Saisie d’une réclamation par une salariée estimant avoir fait l’objet d’un harcèlement sexuel au travail non reconnu par son employeur, la Défenseure des droits s’est récemment penchée sur les pratiques d’une grande entreprise dans le cadre des investigations internes ayant conclu à l’absence de preuve des agissements dénoncés par cette salariée.

Au delà des circonstances de l’affaire, cette décision est l’occasion de prendre la mesure des attentes pesant sur les employeurs et de renforcer la valeur probante des rapports d’enquête dans un contexte d’augmentation des litiges en lien avec des faits de harcèlement sexuel / discrimination liée au sexe.

Rappelons que l’obligation de conduire une enquête interne n’est pas inscrite dans le Code du travail en cas de signalement d’un harcèlement sexuel mais que l’employeur est tenu de prendre « toutes dispositions nécessaires en vue de prévenir les faits de harcèlement sexuel, d’y mettre un terme et de les sanctionner » (c. trav. art. L. 1153-5).

La mise en œuvre d’une enquête interne demeure un préalable nécessaire afin de faire la lumière sur la réalité et la gravité des agissements dénoncés.

Lorsqu’il décide de mener des investigations, sous réserve d’éventuels guides de conduites internes prévoyant des obligations spécifiques au sein de l’entreprise ou du groupe, l’employeur dispose en principe d’une grande latitude dans le choix des personnes entendues, l’appréciation des comptes-rendus d’auditions et, le cas échéant, dans la détermination des mesures correctives et sanctions appropriées.

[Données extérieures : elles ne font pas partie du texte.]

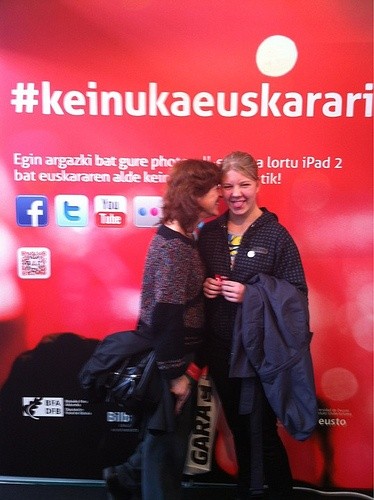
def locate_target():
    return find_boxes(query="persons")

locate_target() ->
[128,159,223,500]
[193,153,314,498]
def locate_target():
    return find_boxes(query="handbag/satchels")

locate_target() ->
[80,329,161,416]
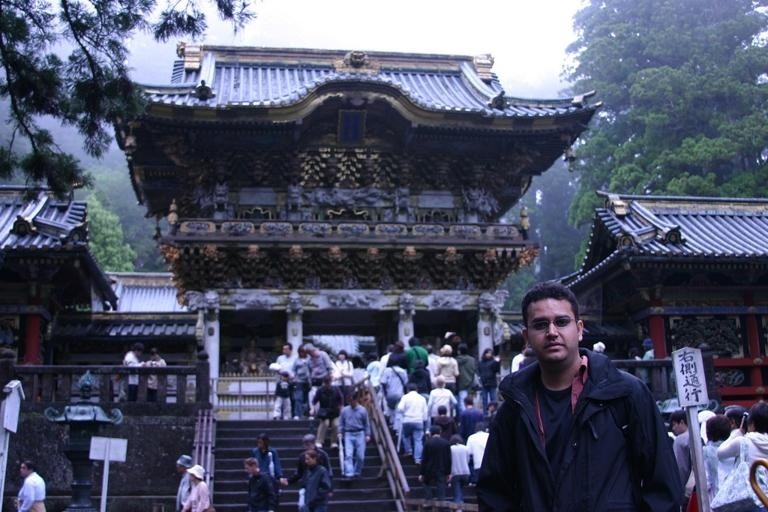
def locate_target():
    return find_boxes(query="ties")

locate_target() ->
[346,428,361,432]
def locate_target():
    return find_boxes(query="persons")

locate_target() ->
[273,372,292,421]
[330,361,343,389]
[302,344,333,416]
[123,343,144,401]
[335,350,353,387]
[242,457,275,512]
[174,455,192,512]
[367,330,500,512]
[293,344,315,420]
[146,348,167,402]
[182,464,210,512]
[312,376,344,449]
[511,343,534,374]
[297,450,331,512]
[279,434,333,504]
[479,284,680,512]
[627,337,655,387]
[18,460,48,512]
[671,401,767,512]
[251,433,282,480]
[274,343,298,379]
[338,393,370,479]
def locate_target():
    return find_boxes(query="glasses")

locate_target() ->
[533,318,570,330]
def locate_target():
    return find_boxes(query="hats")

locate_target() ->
[176,455,192,468]
[186,465,204,480]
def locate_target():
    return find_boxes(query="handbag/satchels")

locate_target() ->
[710,460,768,512]
[317,407,334,419]
[311,378,323,386]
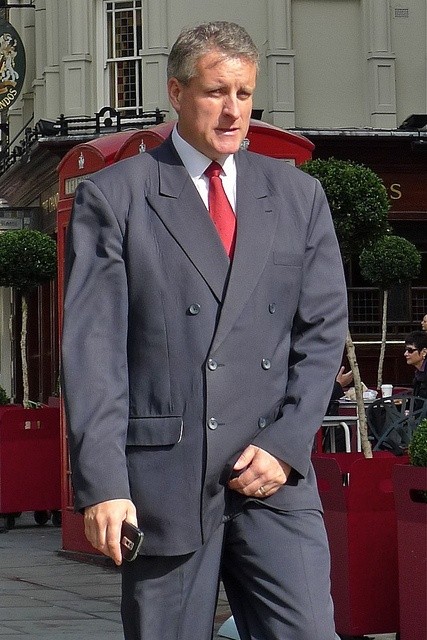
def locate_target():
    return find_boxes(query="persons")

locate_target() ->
[61,23,348,635]
[321,366,353,454]
[403,332,426,411]
[421,313,427,331]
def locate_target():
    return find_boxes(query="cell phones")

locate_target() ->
[119,521,145,562]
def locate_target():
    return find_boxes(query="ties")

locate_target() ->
[204,162,236,260]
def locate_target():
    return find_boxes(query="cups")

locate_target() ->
[380,384,392,399]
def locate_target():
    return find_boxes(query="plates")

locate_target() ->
[385,398,408,405]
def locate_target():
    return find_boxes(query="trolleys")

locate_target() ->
[0,402,62,527]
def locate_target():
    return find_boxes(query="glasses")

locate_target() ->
[405,346,422,354]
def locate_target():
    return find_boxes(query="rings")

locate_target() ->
[260,486,267,495]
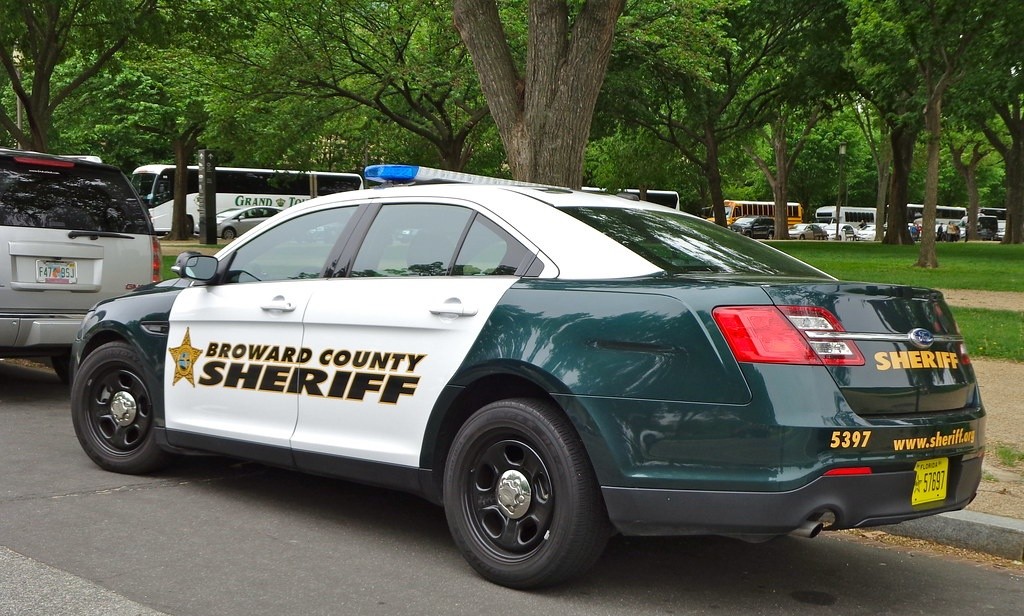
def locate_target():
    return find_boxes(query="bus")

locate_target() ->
[814,205,876,230]
[581,186,680,211]
[907,203,967,240]
[130,163,364,238]
[701,198,803,229]
[978,207,1006,241]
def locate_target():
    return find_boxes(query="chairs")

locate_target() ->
[405,228,467,274]
[255,211,264,216]
[351,228,385,275]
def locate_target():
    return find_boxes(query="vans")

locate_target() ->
[957,215,998,241]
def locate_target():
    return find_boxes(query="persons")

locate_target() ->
[912,224,920,241]
[935,221,958,243]
[856,219,866,229]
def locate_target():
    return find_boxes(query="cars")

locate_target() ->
[824,222,858,242]
[66,162,990,594]
[788,224,827,240]
[194,206,286,240]
[855,224,887,241]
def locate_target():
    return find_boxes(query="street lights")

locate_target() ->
[835,141,850,241]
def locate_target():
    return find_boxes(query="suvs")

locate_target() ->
[729,214,775,240]
[0,147,163,386]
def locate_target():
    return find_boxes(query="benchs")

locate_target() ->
[812,230,830,240]
[844,231,861,241]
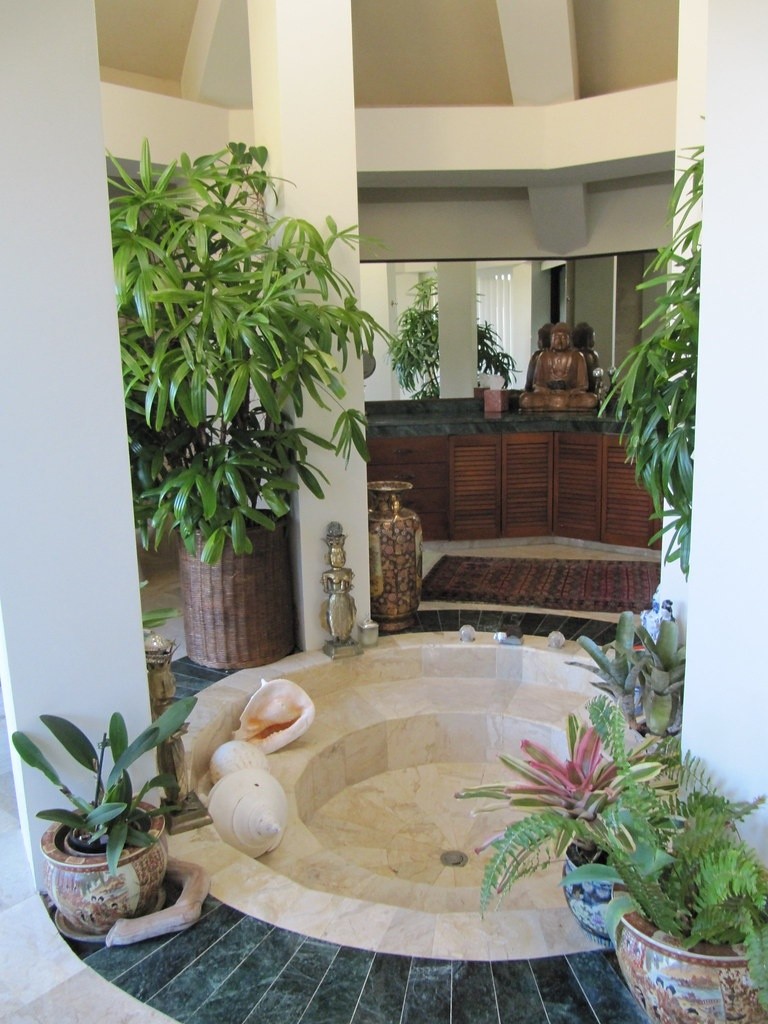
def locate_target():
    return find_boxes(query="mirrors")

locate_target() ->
[360,251,668,401]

Si la jurisprudence a progressivement dégagé de grands principes supposés encadrer les enquêtes internes (loyauté, contradictoire, indépendance, impartialité, confidentialité, discrétion, réactivité etc.), de nombreux salariés, qu’ils soient présumés victimes ou mis en cause, contestent les conclusions des investigations menées par leur employeur devant les prud’hommes.

Focus sur les enseignements à tirer de cette décision pour limiter les risques de contestation.

Contexte de la saisine de la Défenseure des droits

Dans cette affaire, la salariée soutenait qu’un collègue, exerçant des fonctions syndicales comme elle, avait tenu des propos à caractère sexuel à son égard et l’avait agressée sexuellement.

La salariée a signalé ces faits auprès de son employeur en produisant des attestations de plusieurs salariés avant de démissionner de ses missions syndicales et fournir un arrêt de travail de plusieurs mois.

L’employeur mettait alors en œuvre une enquête interne, confiée à une salariée de la Direction de l’éthique et à une psychologue, au cours de laquelle plusieurs témoins étaient auditionnés. Au terme des investigations, l’employeur considérait qu’aucun témoin ou preuve ‘tangible” ne confirmait le harcèlement sexuel invoqué par la salariée.

C’est dans ce contexte que la Défenseure des droits, saisie par la salariée, a décidé de mener une instruction auprès de l’employeur et lui a demandé de communiquer les comptes rendus des auditions menées dans le cadre de l’enquête.

NB : Précisons que cette autorité indépendante peut formuler des recommandations dans le cadre desquelles elle demande par écrit qu’une problématique individuelle ou collective soit réglée et/ou qu’une mesure soit prise dans un délai spécifique. La décision a naturellement vocation à être produite en justice en cas d’inaction de l’employeur.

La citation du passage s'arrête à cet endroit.